3. The binding machine with improved linkage structure according to claim 2, wherein the first distance is 0.8 to 0.9 times the second distance.

4. The binding machine with improved linkage structure according to any one of claims 1 to 3, wherein the shaft movement limiting part is located above the first shaft connecting part and the second shaft connecting part.

5. The binding machine with improved linkage structure according to claim 4, wherein the shaft limiting part is provided with an arc-shaped section, and the fourth shaft is abutted against the arc-shaped section of the shaft limiting part when the hook control swings.

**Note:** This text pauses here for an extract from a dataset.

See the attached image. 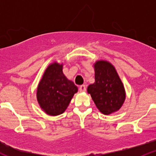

6. The binding machine with improved linkage structure according to claim 5, wherein the shaft limiting part is further provided with a straight line section integrally connected with the arc section; the contact degree of the fourth shaft against the shaft limiting part when the hook control swings gradually increases from the arc-shaped section to the linear section.

7. The binding machine with improved linkage structure according to any one of claims 1 to 3, wherein an angle is formed between an extension line passing through the axis of the first shaft and the axis of the third shaft and another extension line passing through the axis of the third shaft and the axis of the fourth shaft, and the angle is between 30 degrees and 57 degrees.

8. The binding machine with improved linkage structure according to any one of claims 1 to 3, wherein the elastic member is a torsion spring, and the torsion spring has a loop portion, and the first and second connecting ends extend from the loop portion; the ring-shaped part is sleeved on the second shaft connecting part of the machine body; the first connecting end is arranged on the first connecting shaft part, and the second connecting end is arranged on the hooking control part.